* Objectives
1 - In the forum thread about the first batch of knives, what steel were all the blades made from?
2 - In the records, rewrite the lines from the one containing "By how much" up to and including the one containing "2.38 metres", putting "cupboard door" in place of "cabinet door" and changing nothing else.

* Excerpted text
——

# First batch ready for heat treatment



## stereo.pete (Sep 27, 2014)

Well, my first batch of knives is ready for heat treatment. This is my first batch since the construction of the new shop (granted there's more to do with the shop) and I will be sending them out to Peter's. I have 3 pairing/petty knifes, 2 hunters and a camp knife. All blades were done in O1 tool steel with the 2 hunters and camp knife being 1/8" stock and the petty's being 1/16th stock.


----------



## ShaggySean (Sep 27, 2014)

Looking good the new shop must be fun as hell


----------



## marc4pt0 (Sep 27, 2014)

I want a new shop. Or an old shop for that matter.
So I can do cool things like this in it!


----------



## Bill13 (Sep 27, 2014)

Pete,

Those look nice. Here's hoping your shop is heated as winter will soon be here.


----------



## Dave Martell (Sep 27, 2014)

——

(Scene-based spatial questions)

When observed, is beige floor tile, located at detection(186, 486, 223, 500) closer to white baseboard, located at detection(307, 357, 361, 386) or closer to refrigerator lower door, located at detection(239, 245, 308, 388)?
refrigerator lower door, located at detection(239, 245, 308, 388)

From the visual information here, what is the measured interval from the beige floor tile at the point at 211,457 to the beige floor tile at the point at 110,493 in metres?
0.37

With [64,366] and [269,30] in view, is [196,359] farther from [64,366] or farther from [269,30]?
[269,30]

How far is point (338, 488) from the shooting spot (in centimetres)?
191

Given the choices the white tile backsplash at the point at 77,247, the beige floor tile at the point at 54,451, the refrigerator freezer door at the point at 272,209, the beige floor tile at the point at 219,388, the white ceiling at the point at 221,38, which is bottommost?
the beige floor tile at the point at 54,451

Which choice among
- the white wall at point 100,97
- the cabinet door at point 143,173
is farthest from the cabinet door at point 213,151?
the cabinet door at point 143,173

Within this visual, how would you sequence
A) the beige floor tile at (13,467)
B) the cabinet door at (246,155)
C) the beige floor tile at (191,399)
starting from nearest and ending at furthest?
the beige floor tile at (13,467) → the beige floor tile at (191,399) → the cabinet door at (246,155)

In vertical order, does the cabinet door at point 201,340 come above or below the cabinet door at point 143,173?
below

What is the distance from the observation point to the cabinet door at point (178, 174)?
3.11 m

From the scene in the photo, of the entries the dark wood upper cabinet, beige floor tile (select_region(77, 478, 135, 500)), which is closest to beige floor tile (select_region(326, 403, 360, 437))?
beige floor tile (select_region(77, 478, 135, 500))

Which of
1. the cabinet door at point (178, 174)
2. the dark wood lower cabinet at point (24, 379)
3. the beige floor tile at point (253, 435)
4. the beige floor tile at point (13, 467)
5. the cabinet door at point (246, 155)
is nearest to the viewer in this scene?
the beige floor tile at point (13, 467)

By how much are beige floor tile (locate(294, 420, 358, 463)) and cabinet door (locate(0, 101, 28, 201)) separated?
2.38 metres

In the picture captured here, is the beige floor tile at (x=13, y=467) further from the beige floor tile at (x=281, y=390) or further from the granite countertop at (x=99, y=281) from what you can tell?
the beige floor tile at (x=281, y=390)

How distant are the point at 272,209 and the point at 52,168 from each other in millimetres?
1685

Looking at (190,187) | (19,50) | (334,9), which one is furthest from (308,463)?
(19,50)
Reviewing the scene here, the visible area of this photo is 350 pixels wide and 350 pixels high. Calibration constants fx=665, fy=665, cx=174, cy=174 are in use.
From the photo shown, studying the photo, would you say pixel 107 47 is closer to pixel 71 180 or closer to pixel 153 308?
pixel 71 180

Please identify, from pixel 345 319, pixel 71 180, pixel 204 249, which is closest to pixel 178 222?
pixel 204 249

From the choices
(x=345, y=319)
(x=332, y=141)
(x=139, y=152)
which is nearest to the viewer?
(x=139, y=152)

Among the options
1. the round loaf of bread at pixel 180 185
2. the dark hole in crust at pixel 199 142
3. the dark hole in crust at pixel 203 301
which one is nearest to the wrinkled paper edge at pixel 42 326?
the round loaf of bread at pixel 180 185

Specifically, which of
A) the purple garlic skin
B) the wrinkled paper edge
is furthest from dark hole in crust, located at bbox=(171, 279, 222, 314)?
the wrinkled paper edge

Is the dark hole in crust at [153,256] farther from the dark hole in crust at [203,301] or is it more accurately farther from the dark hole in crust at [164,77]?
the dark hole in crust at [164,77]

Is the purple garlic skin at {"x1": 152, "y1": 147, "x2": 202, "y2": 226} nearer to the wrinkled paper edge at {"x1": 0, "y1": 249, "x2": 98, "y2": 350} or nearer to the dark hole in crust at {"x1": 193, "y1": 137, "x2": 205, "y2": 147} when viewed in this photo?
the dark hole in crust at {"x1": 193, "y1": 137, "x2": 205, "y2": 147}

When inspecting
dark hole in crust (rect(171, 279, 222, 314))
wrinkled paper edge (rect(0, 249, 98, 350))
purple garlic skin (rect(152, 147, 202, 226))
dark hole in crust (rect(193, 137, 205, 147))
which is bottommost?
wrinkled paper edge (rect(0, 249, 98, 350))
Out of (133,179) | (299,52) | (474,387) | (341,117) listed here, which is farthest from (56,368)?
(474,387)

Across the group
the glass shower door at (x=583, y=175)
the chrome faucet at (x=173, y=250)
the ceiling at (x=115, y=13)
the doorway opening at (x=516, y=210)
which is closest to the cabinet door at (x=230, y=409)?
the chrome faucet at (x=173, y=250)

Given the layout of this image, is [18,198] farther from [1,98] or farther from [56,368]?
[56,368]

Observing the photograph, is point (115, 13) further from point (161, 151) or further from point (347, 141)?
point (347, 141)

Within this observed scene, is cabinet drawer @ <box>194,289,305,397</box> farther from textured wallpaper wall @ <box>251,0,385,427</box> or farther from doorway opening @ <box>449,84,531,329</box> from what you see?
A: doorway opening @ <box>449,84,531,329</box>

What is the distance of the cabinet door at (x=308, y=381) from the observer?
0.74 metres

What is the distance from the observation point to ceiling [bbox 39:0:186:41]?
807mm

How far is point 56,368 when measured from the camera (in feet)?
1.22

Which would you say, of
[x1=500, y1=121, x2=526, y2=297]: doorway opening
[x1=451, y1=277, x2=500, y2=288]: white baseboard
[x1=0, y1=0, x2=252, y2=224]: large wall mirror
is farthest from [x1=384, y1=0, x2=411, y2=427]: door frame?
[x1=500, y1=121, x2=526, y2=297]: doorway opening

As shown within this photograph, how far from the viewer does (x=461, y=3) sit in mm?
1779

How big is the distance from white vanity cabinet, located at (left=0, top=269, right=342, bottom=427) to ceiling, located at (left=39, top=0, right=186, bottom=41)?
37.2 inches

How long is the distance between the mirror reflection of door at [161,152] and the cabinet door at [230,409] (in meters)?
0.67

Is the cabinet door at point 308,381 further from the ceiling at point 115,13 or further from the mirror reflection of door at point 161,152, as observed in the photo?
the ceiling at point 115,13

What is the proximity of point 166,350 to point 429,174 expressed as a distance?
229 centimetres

——

* Outputs
1 - O1 tool steel.

2 -
By how much are beige floor tile (locate(294, 420, 358, 463)) and cupboard door (locate(0, 101, 28, 201)) separated?
2.38 metres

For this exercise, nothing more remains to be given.